Ainsi, Romain Duris acquiert une nouveau statut dans les films de Cédric Klapisch puisqu’il crée au fur et à mesure des films une continuité logique. Bien sûr cette continuité est d’ordre schématique et poétique. Elle n’est pas chronologique puisque d’un film à l’autre la situation varie plus ou moins. Qui plus est le personnage de Tomasi meurt ce qui ne permet pas d’établir une continuité biographique de son personnage, probablement d’un intérêt moindre. Cela permet à ses personnage d’acquérir au contraire un statut d’emblèmes, presque des icônes de leur temps.
Ainsi quelques apparitions renforcent cette idée de continuité entre les films. Duris apparaît dans Chacun cherche son chat mais à l’arrière plan, presque au sein même du décor puisqu’il incarne un joueur de batterie croisant de façon anecdotique le destin de Chloé. C’est une idée majeur dans cette filmographie : des éléments qui sont là et qui d’un film à l’autre passe du second au premier plan et vice verça, passant du statut de sujet à décor et du décor à sujet.

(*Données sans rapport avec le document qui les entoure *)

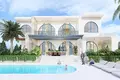 Villa mit 2 Schlafzimmern 323 m² Bulgarien, Bulgarien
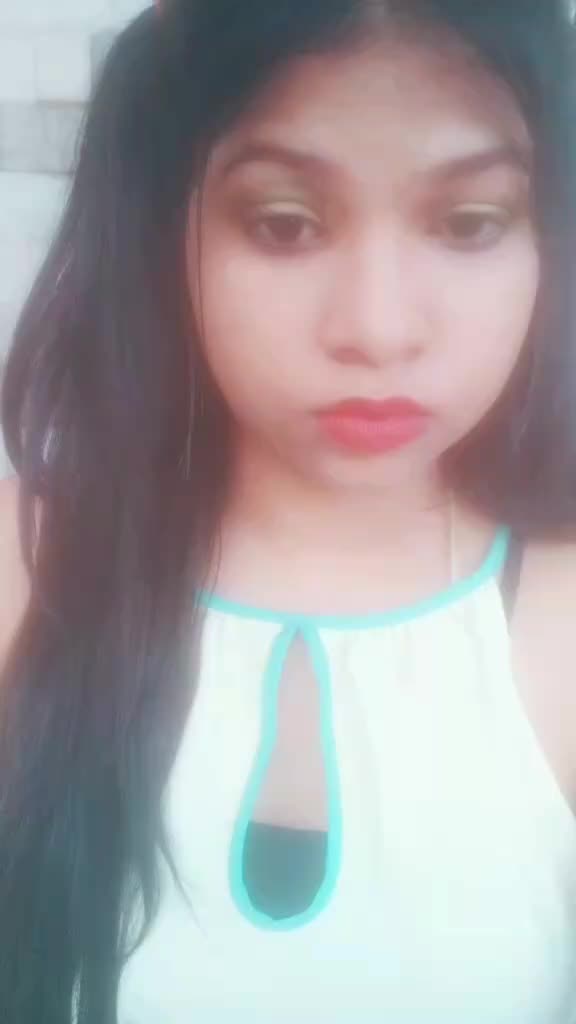 @Nilanjana Mozumder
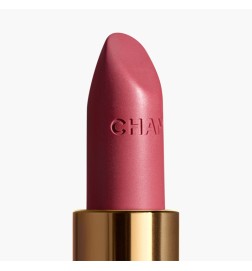 ROUGE ALLURE VELVET The Luminous Velvety Lipstick 64-eternelle 3,5 gr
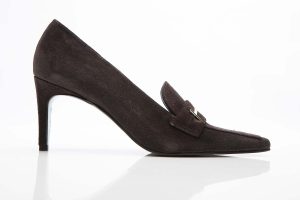 Zinda, 3709 Pesca Moka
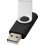 USB disk Rotate-basic, 32 GB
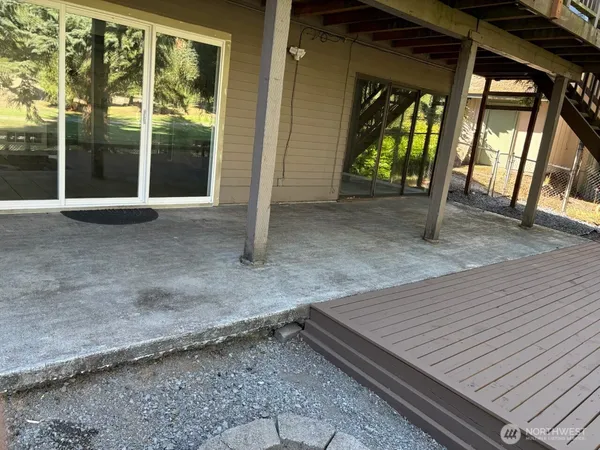 $850,000 | 3707 Northshore Boulevard Northeast, Tacoma, WA 98422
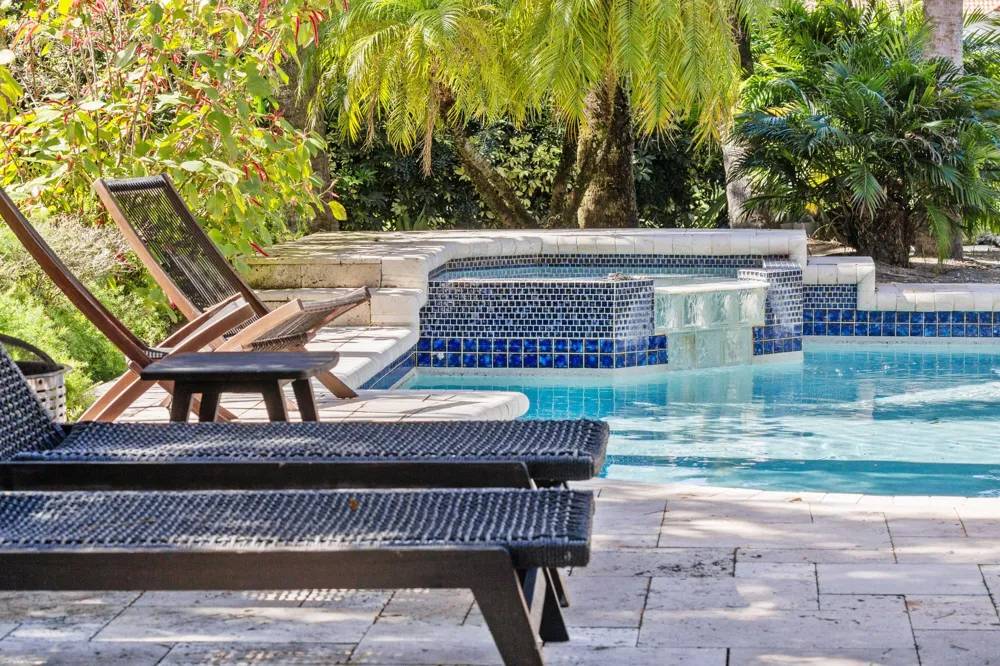 15262 Natures Point Lane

Peut-être fait figure d’exception dans la continuité logique des personnages de Duris puisque le personnage de Arthur est d ans un cadre de vie bien définis. Il vit dans un appartement avec sa copine et pense à faire des enfants ou plutôt à ne pas en faire, c’est le sujet même du film. Néanmoins, le lien est fait avec l’avenir puisque Peut-être est un film d’anticipation dans tous les sens du terme. La thématique de l’entre deux est d’ailleurs incarnée par l’univers visuel induit par les conditions du film ce qui correspond aux attentes de Klapisch. Plus qu’une continuité, Peut-être est donc une fable à part, il traite de la relation de père à fils comme en témoigne le duo entre Duris, père et Belmondo qui par un retournement joyeusement loufoque joue le rôle du fils.
Tout comme Duris, Zinedine Zoualem est récurent d’un film à l’autre du Aziz de Riens du tout jusqu’au futur Paris. Toujours personnage secondaire, sa présence est néanmoins indissociable du travail de l’univers du cinéaste chez qui le sujet est présent aussi bien chez le personnage principal qu’à l’arrière plan. Son principal personnage est celui de Djamel dans Chacun cherche son chat. Il joue la rôle d’un simple d’esprit plus compliqué que le préjugé que l’on peut s’en faire.